THE PROBLEM —
Could you output each line below exactly as it appears, excluding any pictures?

Data excerpts:
◇ ◇ ◇

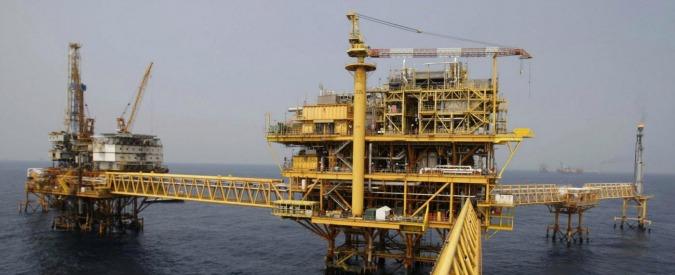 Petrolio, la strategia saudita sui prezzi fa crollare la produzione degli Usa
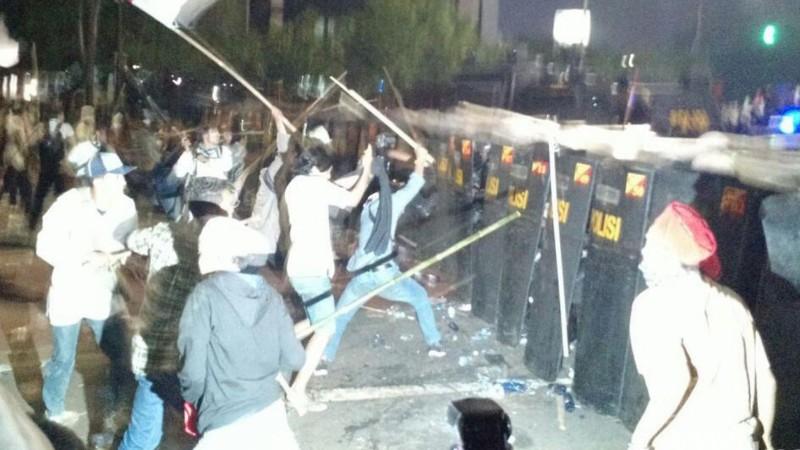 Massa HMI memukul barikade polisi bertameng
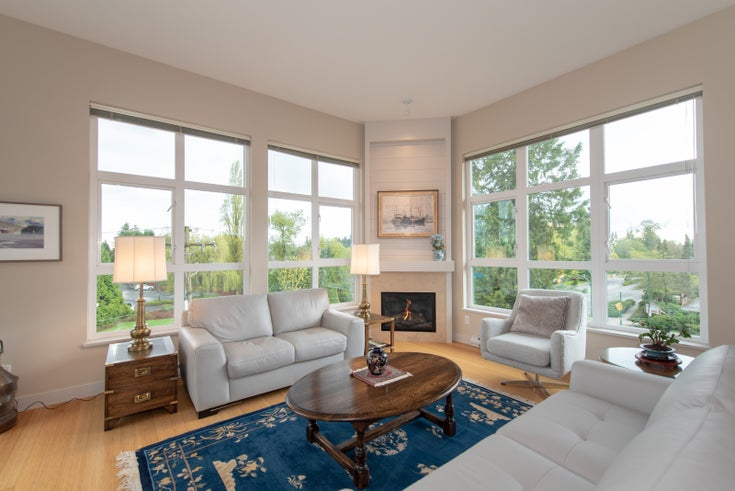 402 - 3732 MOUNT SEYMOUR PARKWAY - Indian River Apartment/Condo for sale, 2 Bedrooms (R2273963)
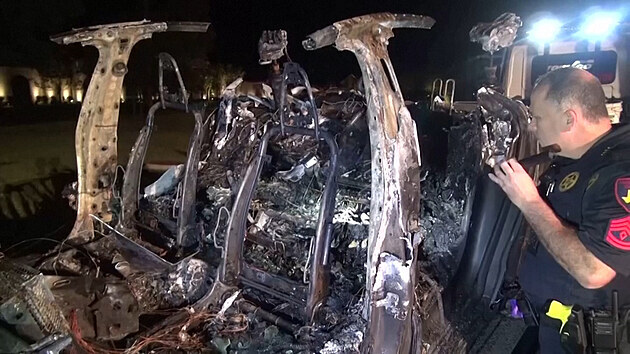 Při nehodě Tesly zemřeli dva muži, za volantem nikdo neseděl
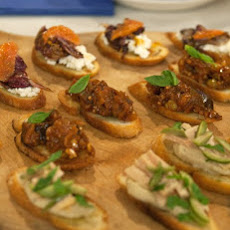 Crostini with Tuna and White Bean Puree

◇ ◇ ◇

FINISHED EXERCISE —
 Petrolio, la strategia saudita sui prezzi fa crollare la produzione degli Usa
 Massa HMI memukul barikade polisi bertameng
 402 - 3732 MOUNT SEYMOUR PARKWAY - Indian River Apartment/Condo for sale, 2 Bedrooms (R2273963)
 Při nehodě Tesly zemřeli dva muži, za volantem nikdo neseděl
 Crostini with Tuna and White Bean Puree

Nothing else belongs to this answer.